** Opening DATASET CONTENT block **

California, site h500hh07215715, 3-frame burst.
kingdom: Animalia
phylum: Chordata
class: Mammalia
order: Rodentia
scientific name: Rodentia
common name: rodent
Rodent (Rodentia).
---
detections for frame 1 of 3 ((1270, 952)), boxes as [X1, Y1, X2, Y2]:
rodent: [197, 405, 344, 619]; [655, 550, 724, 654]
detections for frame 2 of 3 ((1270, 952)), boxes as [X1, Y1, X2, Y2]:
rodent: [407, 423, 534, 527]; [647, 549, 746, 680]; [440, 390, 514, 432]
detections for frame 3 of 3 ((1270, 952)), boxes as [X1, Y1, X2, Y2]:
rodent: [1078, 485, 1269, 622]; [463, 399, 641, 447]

** Closing DATASET CONTENT block **

**TRY IT:**
Would you restate the entries word for word, omitting none?

**SOLUTION TO THE PROBLEM:**
California, site h500hh07215715, 3-frame burst.
kingdom: Animalia
phylum: Chordata
class: Mammalia
order: Rodentia
scientific name: Rodentia
common name: rodent
Rodent (Rodentia).
---
detections for frame 1 of 3 ((1270, 952)), boxes as [X1, Y1, X2, Y2]:
rodent: [197, 405, 344, 619]; [655, 550, 724, 654]
detections for frame 2 of 3 ((1270, 952)), boxes as [X1, Y1, X2, Y2]:
rodent: [407, 423, 534, 527]; [647, 549, 746, 680]; [440, 390, 514, 432]
detections for frame 3 of 3 ((1270, 952)), boxes as [X1, Y1, X2, Y2]:
rodent: [1078, 485, 1269, 622]; [463, 399, 641, 447]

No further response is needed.